WHAT THE EXERCISE ASKS:
Return each line of the records with nothing changed, pictures excepted.
┌─ SOURCE MATERIAL
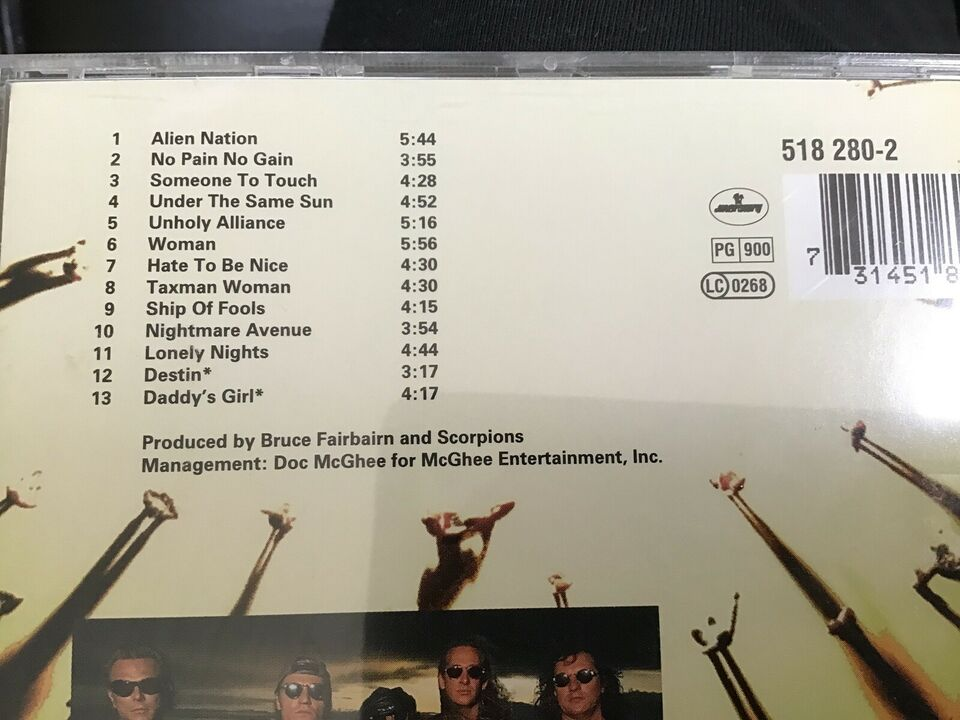 Scorpions: Face the Heat, andet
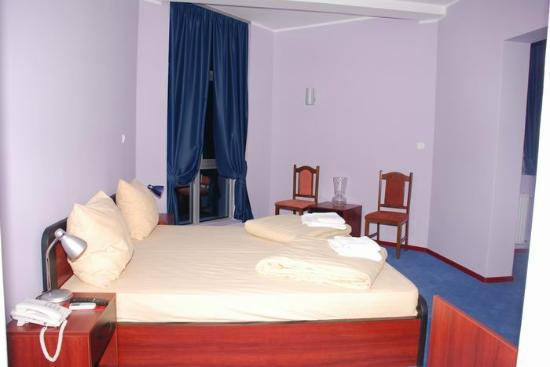 Car Hotel: Double bed room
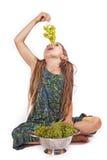 Mädchen mit Trauben Stockbilder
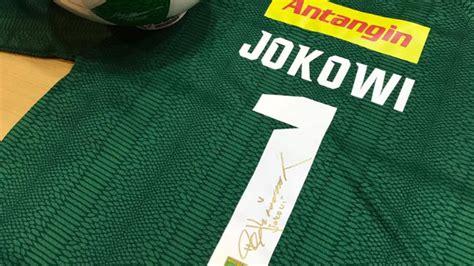 Jersey Persebaya Surabaya Away Liga 2 Gojek Traveloka 2017 Grade Ori O jokowi mendapat jersey persebaya saat kunjungi graha pena berita bola dunia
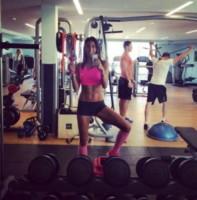 Elisabetta Gregoraci - L'estate sta finendo...tempo di rimettersi in forma!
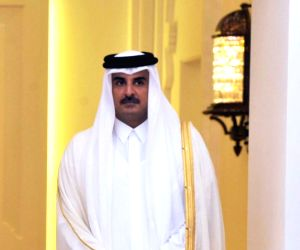 Modi holds bilateral with Qatar Emir, meets other leaders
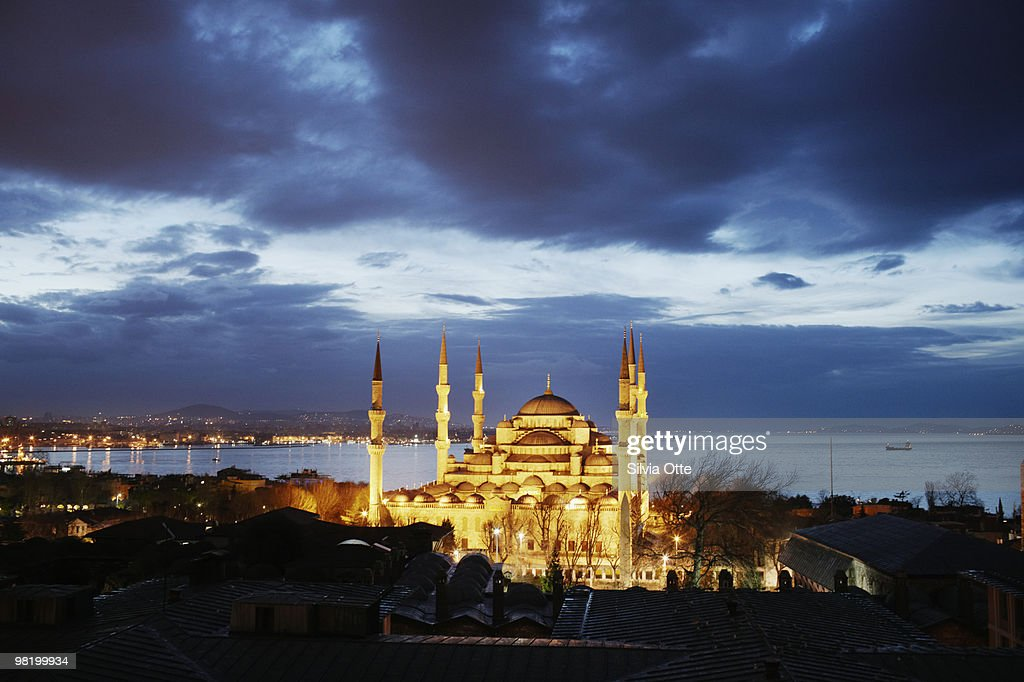 Sultanahmet Mosque (Blue Mosque) at dawn : Stock Photo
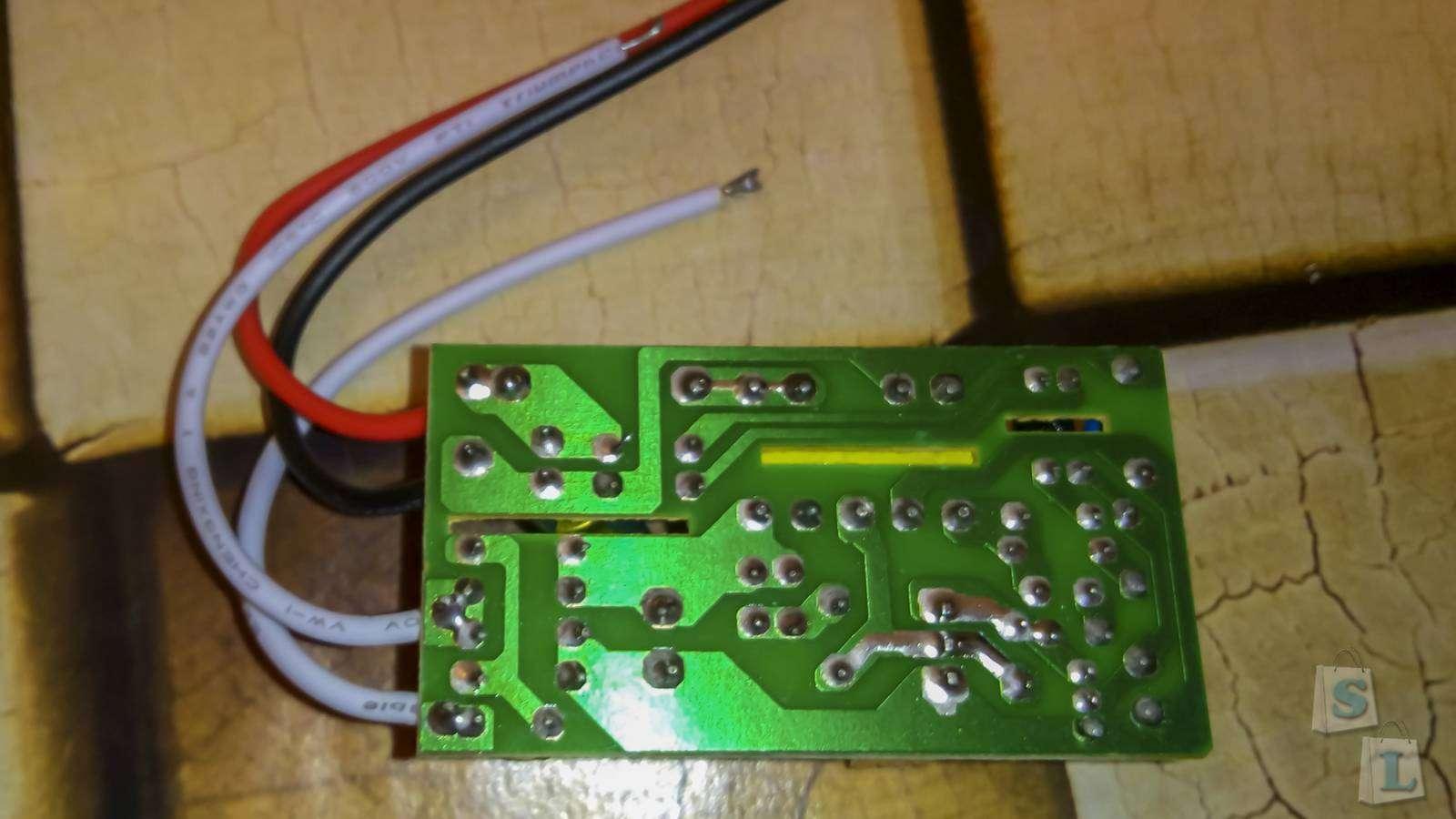 TinyDeal: LED Driver для светодиодных лент 12 Вольт 18 Ватт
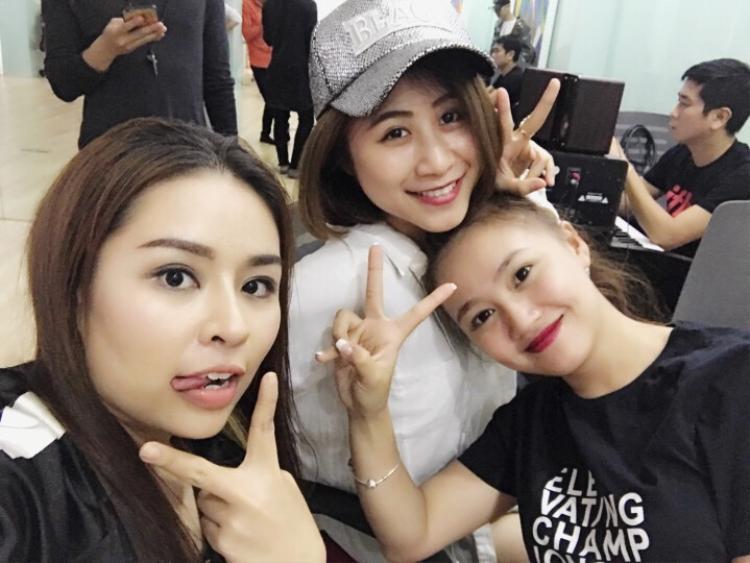 Thu Hà vui vẻ cùng các thí sinh team Đông Nhi.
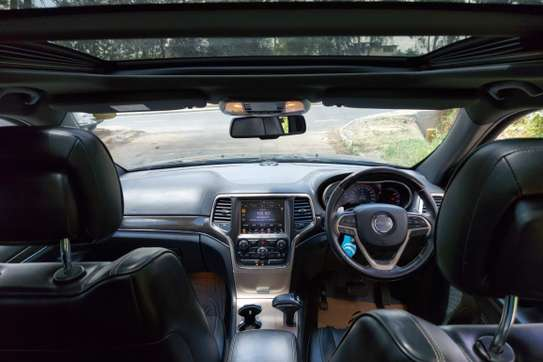 Jeep Grand Cherokee image 1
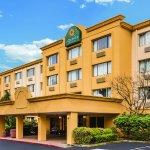 Photo of La Quinta Inn & Suites Seattle Bellevue / Kirkland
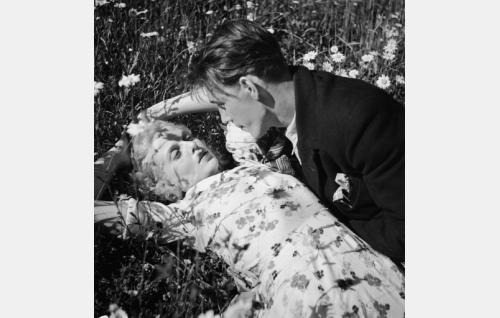 Silja (Regina Linnanheimo) ja Oskari (Kille Oksanen).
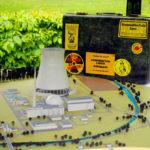 Das Model des AKWs Borken und der BI-Koffer (Koffer der Bürgerinitiative gegen das Atomkraftwerk) im Themenpark des Hessischen Braunkohle-Museums in Borken. Foto: Ingo Sielaff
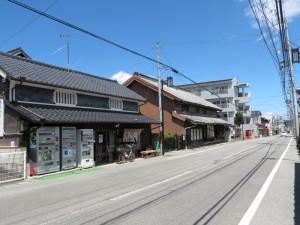 仏生山お成り街道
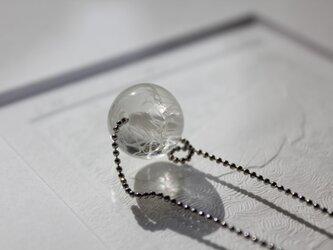 蜻蛉玉のチェーンネックレス〈無垢〉の画像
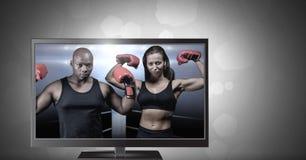 在电视上的拳击战斗机 免版税库存图片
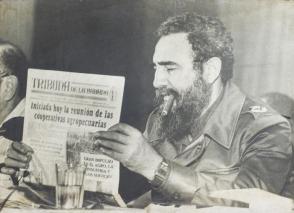 Fidel Castro leyendo el periódico Tribuna de La Habana. Foto: Tribuna de La Habana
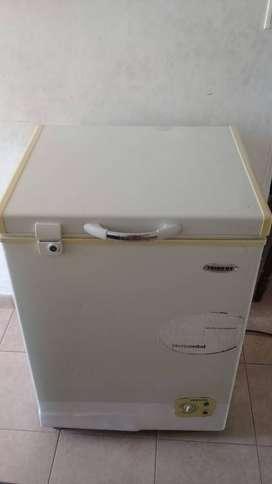 Vendo tanque congelador Frigilux de 100 L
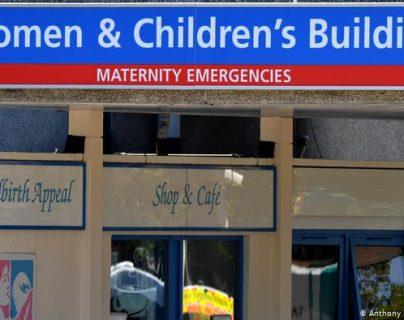 Enfermera británica es acusada de matar a ocho bebés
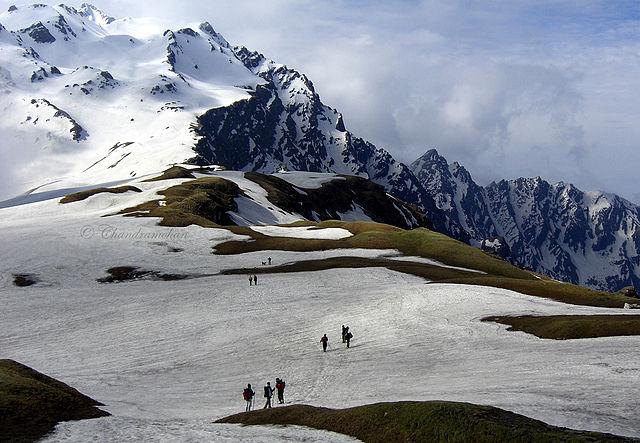 offbeat travel in himachal - Skiing in Narkanda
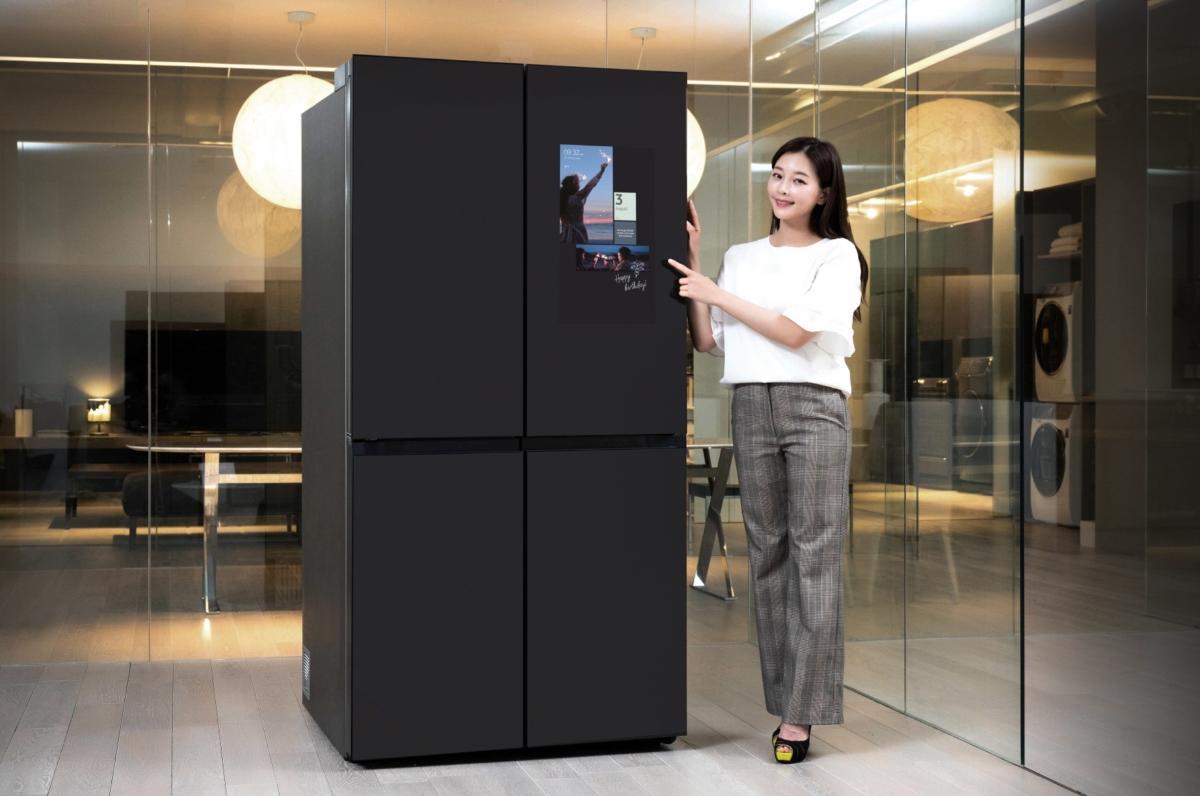 삼성전자 모델이 수원 삼성전자 디지털시티 프리미엄하우스에서 패밀리허브가 적용된 비스포크 냉장고 신제품을 소개하고 있다.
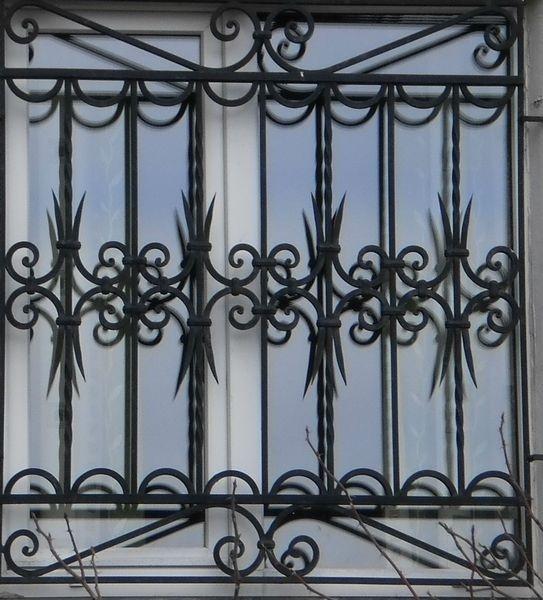Металлические решетки создадут определенный стиль вашего дома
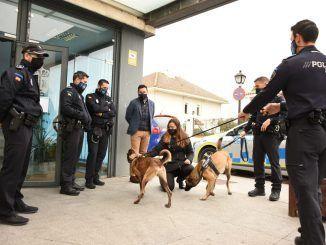 Policías con dos perros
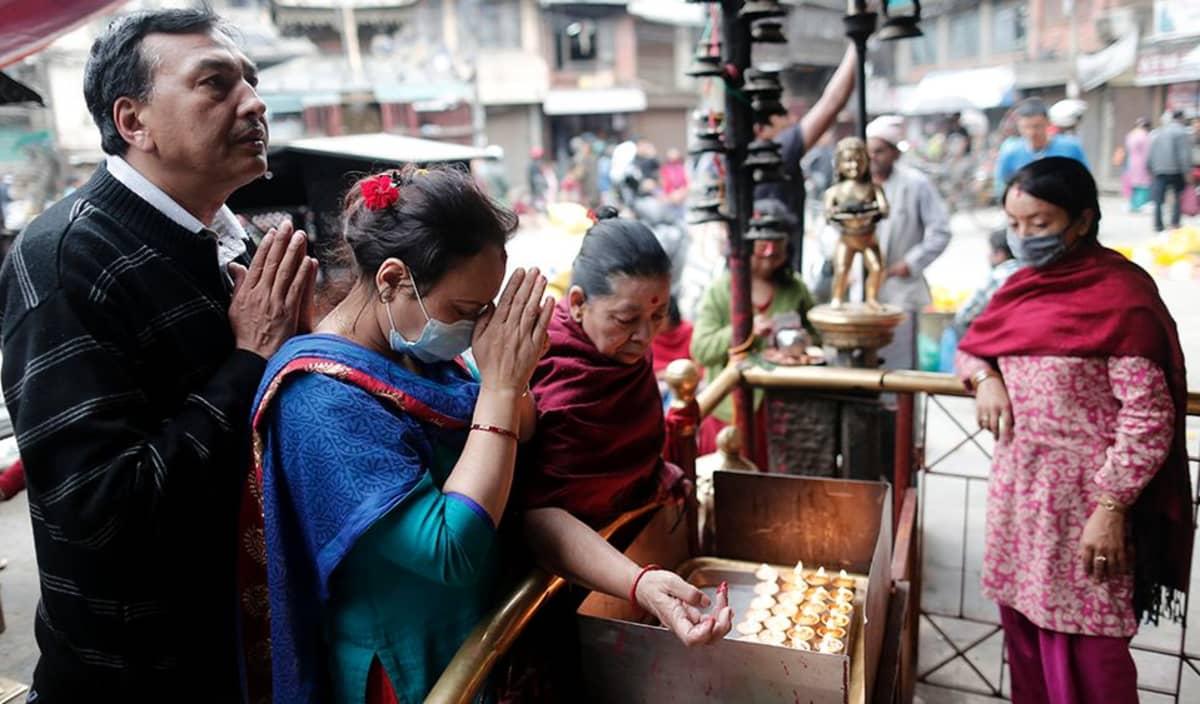 Kathmandussa rukoiltiin temppelin edustalla viikko maanjäristyksen jälkeen.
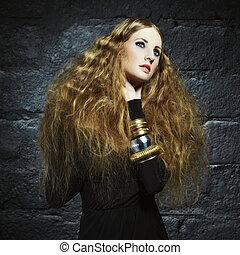 verticaal, van, een, mooi, jonge vrouw , met, krullend, rood haar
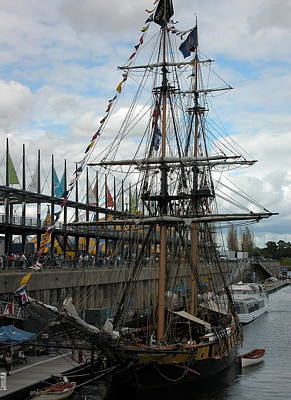 Valerie Paterson Wall Art - Photograph - Tall Ship Portrait by Valerie Paterson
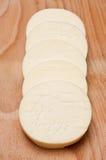 Fatias do queijo redondo em uma fileira Imagens de Stock Royalty Free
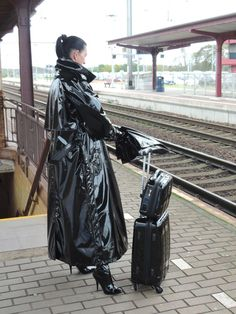 Raincoats For Women Shops Vinyl Raincoat, Plastic Raincoat, Imper Pvc, Rain Bonnet, Latex Costumes, Rubber Raincoats, Heavy Rubber, Pvc Coat, Outfit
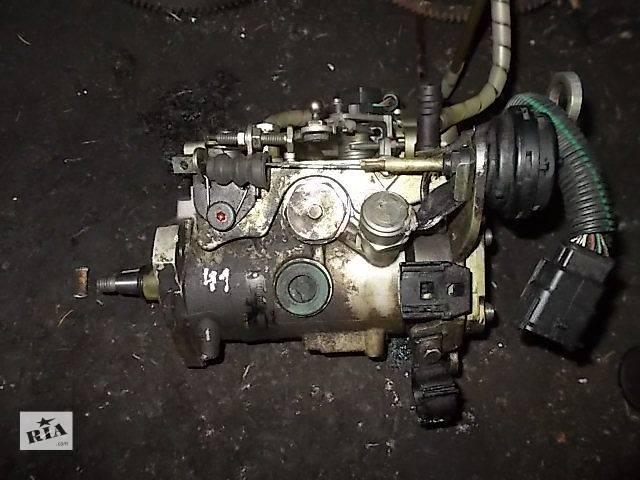 продам Б/у Топливная система Топливный насос высокого давления/трубки/шестерня Легковой Renault Kangoo пасс. 1997 бу в Ровно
└─
RESPONSE TO THE EXERCISE:
 Scorpions: Face the Heat, andet
 Car Hotel: Double bed room
 Mädchen mit Trauben Stockbilder
 Jersey Persebaya Surabaya Away Liga 2 Gojek Traveloka 2017 Grade Ori O jokowi mendapat jersey persebaya saat kunjungi graha pena berita bola dunia
 Elisabetta Gregoraci - L'estate sta finendo...tempo di rimettersi in forma!
 Modi holds bilateral with Qatar Emir, meets other leaders
 Sultanahmet Mosque (Blue Mosque) at dawn : Stock Photo
 TinyDeal: LED Driver для светодиодных лент 12 Вольт 18 Ватт
 Thu Hà vui vẻ cùng các thí sinh team Đông Nhi.
 Jeep Grand Cherokee image 1
 Photo of La Quinta Inn & Suites Seattle Bellevue / Kirkland
 Silja (Regina Linnanheimo) ja Oskari (Kille Oksanen).
 Das Model des AKWs Borken und der BI-Koffer (Koffer der Bürgerinitiative gegen das Atomkraftwerk) im Themenpark des Hessischen Braunkohle-Museums in Borken. Foto: Ingo Sielaff
 仏生山お成り街道
 蜻蛉玉のチェーンネックレス〈無垢〉の画像
 在电视上的拳击战斗机 免版税库存图片
 Fidel Castro leyendo el periódico Tribuna de La Habana. Foto: Tribuna de La Habana
 Vendo tanque congelador Frigilux de 100 L
 Enfermera británica es acusada de matar a ocho bebés
 offbeat travel in himachal - Skiing in Narkanda
 삼성전자 모델이 수원 삼성전자 디지털시티 프리미엄하우스에서 패밀리허브가 적용된 비스포크 냉장고 신제품을 소개하고 있다.
Металлические решетки создадут определенный стиль вашего дома
 Policías con dos perros
 Kathmandussa rukoiltiin temppelin edustalla viikko maanjäristyksen jälkeen.
 verticaal, van, een, mooi, jonge vrouw , met, krullend, rood haar
 Valerie Paterson Wall Art - Photograph - Tall Ship Portrait by Valerie Paterson
 Fatias do queijo redondo em uma fileira Imagens de Stock Royalty Free
 Raincoats For Women Shops Vinyl Raincoat, Plastic Raincoat, Imper Pvc, Rain Bonnet, Latex Costumes, Rubber Raincoats, Heavy Rubber, Pvc Coat, Outfit
 продам Б/у Топливная система Топливный насос высокого давления/трубки/шестерня Легковой Renault Kangoo пасс. 1997 бу в Ровно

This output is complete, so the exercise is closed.